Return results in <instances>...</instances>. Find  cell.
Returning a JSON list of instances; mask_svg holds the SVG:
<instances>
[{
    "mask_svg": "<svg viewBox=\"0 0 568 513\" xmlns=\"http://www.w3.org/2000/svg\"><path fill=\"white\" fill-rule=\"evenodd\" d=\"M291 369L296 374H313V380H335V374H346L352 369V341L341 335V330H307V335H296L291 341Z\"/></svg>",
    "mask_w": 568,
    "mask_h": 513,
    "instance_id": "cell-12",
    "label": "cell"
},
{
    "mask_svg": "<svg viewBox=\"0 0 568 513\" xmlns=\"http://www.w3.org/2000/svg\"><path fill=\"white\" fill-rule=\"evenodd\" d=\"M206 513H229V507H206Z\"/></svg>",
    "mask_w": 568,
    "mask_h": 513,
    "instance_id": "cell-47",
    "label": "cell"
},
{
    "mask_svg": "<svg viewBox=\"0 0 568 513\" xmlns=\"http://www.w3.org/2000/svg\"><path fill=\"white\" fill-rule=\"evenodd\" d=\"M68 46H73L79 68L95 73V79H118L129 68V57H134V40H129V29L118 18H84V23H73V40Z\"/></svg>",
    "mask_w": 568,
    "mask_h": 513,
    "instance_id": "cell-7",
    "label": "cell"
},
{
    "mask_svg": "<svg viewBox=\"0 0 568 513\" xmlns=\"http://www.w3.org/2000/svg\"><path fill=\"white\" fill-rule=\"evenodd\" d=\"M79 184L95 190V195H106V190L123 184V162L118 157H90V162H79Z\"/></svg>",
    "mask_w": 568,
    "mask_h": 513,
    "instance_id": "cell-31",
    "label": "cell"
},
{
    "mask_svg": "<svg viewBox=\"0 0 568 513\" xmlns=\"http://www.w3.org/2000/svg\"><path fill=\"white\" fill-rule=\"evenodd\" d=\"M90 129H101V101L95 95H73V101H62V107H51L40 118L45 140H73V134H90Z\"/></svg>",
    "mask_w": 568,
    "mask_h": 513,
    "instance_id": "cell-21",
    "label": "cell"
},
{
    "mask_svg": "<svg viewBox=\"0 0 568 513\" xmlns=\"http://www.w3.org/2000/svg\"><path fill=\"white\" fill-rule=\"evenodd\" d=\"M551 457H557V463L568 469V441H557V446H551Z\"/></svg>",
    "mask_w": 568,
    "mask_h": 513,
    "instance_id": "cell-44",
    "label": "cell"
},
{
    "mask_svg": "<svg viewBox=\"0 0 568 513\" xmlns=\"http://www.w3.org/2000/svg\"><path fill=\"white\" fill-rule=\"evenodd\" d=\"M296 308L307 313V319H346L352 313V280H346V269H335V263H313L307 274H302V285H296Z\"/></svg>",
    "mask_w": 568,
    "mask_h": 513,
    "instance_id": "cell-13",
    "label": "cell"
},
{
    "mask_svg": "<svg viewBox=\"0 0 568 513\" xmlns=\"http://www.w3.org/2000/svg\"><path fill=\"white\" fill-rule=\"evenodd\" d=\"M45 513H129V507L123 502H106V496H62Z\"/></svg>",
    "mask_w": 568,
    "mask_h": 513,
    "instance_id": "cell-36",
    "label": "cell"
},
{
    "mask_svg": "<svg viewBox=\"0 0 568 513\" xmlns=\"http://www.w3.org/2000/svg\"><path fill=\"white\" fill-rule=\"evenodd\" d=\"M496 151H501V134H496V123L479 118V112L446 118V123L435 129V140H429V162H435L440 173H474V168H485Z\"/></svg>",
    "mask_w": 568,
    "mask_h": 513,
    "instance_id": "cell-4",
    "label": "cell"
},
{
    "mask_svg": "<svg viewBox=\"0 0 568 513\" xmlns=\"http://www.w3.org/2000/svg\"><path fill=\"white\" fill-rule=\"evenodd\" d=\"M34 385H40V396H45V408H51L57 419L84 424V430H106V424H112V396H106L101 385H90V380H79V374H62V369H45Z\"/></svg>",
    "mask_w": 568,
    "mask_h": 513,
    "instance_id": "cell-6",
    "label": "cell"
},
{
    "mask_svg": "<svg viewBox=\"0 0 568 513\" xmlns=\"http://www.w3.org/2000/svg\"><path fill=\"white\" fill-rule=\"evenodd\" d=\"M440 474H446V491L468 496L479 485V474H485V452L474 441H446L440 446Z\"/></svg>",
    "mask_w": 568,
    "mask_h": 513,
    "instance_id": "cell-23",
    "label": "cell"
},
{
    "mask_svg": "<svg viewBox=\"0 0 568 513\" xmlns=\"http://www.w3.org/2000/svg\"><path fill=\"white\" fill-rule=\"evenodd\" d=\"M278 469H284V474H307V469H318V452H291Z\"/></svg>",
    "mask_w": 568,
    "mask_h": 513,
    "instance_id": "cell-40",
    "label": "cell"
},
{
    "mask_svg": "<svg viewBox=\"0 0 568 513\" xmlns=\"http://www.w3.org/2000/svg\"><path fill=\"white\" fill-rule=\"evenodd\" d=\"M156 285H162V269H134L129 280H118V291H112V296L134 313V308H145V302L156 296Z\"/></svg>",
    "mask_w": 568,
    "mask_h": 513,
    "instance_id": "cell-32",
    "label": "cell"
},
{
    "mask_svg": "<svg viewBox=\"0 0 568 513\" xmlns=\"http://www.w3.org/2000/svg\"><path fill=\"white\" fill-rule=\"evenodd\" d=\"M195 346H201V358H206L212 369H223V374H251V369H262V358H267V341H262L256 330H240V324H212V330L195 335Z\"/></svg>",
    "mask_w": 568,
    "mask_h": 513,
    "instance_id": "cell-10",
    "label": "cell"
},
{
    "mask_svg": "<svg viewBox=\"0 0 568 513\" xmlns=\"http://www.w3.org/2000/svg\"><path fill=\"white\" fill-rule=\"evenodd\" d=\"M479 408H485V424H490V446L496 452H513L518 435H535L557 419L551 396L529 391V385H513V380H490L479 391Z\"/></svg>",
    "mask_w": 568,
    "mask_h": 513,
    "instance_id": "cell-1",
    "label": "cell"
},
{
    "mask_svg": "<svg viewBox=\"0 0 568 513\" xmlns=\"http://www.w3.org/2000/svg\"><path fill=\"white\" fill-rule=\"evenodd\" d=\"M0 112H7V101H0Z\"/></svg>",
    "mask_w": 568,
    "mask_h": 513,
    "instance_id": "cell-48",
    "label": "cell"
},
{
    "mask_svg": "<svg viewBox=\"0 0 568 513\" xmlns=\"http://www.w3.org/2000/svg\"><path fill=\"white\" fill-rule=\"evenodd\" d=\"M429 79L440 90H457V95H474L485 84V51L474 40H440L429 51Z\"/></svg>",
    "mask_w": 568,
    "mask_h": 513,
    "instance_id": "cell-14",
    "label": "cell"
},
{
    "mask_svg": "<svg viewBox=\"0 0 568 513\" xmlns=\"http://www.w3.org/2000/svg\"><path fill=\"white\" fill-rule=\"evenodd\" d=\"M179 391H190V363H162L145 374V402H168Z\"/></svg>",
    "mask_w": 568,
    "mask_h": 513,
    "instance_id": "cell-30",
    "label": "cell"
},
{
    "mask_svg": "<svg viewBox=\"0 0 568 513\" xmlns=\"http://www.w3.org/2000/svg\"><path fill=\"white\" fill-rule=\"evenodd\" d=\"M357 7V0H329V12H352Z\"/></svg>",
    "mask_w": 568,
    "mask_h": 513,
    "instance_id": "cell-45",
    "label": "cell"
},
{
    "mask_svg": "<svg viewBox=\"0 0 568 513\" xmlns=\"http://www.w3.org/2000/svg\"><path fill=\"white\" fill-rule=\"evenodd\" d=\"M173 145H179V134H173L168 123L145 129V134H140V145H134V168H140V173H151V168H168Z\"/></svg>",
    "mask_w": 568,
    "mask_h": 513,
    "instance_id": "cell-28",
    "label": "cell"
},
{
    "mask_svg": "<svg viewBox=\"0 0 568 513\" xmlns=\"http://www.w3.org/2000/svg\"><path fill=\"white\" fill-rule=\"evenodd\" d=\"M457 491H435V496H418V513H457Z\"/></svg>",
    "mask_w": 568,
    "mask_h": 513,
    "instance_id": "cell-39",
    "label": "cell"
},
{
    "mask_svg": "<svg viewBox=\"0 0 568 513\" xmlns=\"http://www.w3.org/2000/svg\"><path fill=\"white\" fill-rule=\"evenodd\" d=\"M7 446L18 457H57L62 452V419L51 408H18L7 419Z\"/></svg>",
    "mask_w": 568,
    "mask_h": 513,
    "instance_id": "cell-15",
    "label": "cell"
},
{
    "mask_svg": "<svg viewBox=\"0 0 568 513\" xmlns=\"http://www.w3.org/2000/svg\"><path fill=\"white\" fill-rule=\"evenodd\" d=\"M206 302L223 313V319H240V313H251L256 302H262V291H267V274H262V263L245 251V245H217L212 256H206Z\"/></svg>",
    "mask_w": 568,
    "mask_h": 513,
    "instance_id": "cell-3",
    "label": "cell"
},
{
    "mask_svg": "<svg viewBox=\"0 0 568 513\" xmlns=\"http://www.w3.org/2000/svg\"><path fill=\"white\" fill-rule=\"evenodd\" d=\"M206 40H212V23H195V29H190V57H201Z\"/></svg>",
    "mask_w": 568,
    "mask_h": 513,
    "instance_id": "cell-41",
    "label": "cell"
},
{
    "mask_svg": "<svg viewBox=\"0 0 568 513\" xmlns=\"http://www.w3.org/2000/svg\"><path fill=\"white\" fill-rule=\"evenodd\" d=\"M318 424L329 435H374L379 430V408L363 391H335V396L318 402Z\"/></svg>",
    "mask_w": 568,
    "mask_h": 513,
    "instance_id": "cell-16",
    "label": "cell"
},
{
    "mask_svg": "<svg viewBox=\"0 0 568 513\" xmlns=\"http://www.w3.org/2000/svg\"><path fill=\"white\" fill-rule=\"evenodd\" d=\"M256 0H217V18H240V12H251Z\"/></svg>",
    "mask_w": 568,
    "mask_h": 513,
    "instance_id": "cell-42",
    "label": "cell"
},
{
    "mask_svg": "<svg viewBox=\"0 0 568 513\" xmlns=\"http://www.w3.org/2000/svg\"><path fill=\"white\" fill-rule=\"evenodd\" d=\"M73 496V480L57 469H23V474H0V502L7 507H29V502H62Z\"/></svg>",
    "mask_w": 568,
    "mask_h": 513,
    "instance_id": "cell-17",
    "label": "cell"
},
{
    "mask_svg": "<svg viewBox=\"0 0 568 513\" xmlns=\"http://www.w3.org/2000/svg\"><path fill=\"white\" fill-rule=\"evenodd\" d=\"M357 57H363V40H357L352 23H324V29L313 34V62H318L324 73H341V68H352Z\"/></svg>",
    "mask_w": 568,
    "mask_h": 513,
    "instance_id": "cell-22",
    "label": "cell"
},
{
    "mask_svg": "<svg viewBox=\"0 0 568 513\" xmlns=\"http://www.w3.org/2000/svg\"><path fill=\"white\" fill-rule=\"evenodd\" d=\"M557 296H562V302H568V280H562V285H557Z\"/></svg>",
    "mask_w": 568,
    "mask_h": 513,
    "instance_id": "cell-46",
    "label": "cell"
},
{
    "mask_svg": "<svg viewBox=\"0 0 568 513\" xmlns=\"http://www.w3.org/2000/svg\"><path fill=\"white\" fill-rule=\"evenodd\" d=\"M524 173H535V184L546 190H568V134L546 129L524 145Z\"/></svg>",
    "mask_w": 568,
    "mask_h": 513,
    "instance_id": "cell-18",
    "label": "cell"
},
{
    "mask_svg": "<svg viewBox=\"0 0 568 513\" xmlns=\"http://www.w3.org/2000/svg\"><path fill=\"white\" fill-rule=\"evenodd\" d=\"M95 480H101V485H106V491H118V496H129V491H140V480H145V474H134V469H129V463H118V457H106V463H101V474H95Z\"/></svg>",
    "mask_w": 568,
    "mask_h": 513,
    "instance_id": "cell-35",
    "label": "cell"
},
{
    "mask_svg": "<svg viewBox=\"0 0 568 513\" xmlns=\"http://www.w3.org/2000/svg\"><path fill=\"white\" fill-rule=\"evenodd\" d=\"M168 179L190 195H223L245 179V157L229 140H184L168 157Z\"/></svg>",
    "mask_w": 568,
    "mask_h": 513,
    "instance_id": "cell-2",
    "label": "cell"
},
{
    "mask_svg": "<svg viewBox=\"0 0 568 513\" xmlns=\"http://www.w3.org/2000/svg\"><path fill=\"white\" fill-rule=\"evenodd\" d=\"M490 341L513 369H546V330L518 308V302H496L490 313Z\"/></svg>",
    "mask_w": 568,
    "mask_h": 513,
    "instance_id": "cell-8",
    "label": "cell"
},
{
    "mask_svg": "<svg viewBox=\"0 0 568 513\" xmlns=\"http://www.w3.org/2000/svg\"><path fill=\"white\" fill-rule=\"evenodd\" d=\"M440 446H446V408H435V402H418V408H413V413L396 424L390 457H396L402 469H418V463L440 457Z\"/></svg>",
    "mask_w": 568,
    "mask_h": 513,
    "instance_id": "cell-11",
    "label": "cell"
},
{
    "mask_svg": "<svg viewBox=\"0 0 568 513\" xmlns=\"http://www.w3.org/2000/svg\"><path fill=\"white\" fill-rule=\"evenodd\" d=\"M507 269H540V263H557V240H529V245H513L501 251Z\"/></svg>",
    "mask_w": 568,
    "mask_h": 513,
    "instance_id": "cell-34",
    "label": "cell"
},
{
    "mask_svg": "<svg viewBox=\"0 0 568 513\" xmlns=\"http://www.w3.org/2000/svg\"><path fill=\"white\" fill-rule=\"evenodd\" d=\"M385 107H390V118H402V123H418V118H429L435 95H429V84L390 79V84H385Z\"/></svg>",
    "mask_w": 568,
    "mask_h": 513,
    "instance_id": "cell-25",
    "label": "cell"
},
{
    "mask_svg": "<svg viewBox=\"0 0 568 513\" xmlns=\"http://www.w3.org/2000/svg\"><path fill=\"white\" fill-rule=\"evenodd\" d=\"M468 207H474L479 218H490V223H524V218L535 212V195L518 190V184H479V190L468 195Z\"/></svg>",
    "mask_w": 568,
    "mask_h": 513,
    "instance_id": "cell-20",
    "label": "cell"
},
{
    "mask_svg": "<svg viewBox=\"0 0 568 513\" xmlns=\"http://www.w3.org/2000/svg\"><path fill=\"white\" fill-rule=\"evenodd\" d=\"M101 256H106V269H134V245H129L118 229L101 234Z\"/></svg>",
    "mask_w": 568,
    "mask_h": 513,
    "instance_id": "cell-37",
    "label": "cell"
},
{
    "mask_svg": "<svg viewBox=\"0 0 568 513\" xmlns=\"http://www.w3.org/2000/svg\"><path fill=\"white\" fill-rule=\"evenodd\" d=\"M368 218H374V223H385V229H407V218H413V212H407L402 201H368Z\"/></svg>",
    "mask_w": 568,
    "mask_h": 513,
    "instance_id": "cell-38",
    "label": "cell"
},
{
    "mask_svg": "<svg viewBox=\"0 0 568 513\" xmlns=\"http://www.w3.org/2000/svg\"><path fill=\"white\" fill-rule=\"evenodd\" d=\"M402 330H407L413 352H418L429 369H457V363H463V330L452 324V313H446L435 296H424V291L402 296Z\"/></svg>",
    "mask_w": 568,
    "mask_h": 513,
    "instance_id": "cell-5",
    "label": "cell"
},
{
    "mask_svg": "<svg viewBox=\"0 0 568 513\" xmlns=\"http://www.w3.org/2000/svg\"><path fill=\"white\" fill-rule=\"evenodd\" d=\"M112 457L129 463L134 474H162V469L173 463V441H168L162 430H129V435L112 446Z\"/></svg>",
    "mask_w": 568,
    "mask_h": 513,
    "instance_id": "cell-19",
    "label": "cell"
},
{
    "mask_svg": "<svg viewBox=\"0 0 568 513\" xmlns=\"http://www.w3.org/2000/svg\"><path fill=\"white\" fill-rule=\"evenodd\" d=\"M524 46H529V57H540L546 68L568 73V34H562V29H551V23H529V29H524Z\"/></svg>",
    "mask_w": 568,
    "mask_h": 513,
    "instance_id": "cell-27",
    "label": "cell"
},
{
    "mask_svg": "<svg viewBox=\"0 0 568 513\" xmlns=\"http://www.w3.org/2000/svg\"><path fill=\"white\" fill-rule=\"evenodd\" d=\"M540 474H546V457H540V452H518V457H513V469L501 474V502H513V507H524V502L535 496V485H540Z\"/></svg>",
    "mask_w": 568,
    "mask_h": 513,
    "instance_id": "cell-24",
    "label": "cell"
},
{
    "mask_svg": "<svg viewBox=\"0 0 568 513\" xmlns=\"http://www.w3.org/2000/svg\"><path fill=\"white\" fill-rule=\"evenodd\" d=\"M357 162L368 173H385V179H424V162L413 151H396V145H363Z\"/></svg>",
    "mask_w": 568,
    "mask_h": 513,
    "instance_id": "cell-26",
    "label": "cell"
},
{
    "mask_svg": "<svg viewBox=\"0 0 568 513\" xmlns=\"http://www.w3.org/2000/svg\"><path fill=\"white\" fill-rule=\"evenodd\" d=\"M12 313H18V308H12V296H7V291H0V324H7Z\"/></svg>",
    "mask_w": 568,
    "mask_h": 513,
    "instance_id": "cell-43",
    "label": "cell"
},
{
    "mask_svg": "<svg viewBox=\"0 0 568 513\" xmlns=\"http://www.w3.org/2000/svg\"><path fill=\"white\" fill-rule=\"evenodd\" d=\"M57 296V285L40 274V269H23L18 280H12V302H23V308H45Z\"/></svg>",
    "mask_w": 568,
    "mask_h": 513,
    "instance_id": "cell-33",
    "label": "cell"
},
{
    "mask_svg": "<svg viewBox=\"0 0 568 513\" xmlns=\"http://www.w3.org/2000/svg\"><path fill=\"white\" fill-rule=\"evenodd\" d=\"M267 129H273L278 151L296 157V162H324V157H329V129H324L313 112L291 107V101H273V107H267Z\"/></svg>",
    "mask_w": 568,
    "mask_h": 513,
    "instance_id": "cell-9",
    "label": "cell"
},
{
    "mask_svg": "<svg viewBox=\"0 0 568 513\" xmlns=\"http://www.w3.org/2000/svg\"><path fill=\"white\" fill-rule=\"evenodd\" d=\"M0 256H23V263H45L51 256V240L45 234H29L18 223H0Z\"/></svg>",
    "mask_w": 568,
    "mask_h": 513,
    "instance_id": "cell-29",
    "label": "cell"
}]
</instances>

════════

Locate each line in the items above that contains the word "instances", and copy every such line.

Return results in <instances>...</instances>. Find  cell.
Returning a JSON list of instances; mask_svg holds the SVG:
<instances>
</instances>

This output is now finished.